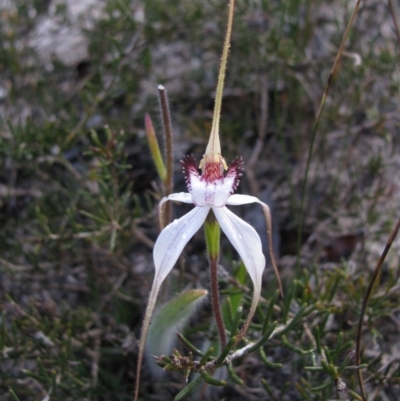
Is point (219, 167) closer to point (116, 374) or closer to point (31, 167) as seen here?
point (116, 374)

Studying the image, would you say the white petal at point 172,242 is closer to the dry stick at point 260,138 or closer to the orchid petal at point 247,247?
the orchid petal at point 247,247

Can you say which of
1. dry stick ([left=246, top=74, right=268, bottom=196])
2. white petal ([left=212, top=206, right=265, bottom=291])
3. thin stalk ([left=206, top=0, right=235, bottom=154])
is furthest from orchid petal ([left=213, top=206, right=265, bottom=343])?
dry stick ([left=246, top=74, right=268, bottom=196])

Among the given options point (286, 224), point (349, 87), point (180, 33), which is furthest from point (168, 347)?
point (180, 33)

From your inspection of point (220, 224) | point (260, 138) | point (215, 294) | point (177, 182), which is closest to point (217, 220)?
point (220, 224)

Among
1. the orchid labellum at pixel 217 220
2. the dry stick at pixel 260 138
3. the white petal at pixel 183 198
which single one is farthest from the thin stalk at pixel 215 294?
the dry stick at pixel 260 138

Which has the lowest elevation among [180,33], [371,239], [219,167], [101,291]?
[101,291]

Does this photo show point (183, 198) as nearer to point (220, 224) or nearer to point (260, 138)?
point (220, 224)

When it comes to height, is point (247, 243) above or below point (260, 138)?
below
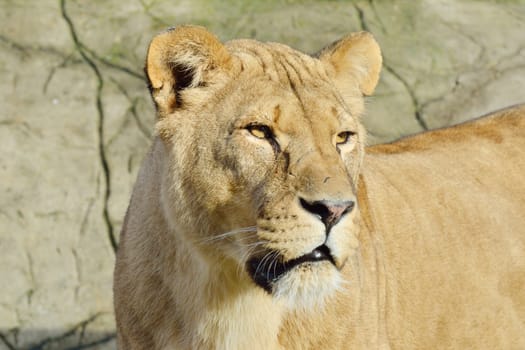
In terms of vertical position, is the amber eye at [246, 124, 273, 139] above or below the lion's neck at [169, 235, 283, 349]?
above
* * *
### Work instructions
Reproduce the listing verbatim, beginning with the line that contains "Among the given" and continuing through the end of the listing. Omit the pictures from your output.

### Exercise answer
Among the given options point (286, 224), point (349, 87), point (180, 33), which is furthest from point (168, 347)?
point (180, 33)

From your inspection of point (220, 224) | point (260, 138) | point (215, 294) | point (177, 182), which is closest to point (217, 220)?
point (220, 224)

Among
1. the orchid labellum at pixel 217 220
2. the dry stick at pixel 260 138
3. the white petal at pixel 183 198
which single one is farthest from the thin stalk at pixel 215 294?
the dry stick at pixel 260 138

Which has the lowest elevation among [180,33], [371,239], [219,167], [101,291]?
[101,291]

Does this photo show point (183, 198) as nearer to point (220, 224) or nearer to point (260, 138)?
point (220, 224)

When it comes to height, is point (247, 243) above or below point (260, 138)?
below
In terms of vertical position, is the amber eye at [246, 124, 273, 139] above or below the lion's neck at [169, 235, 283, 349]?
above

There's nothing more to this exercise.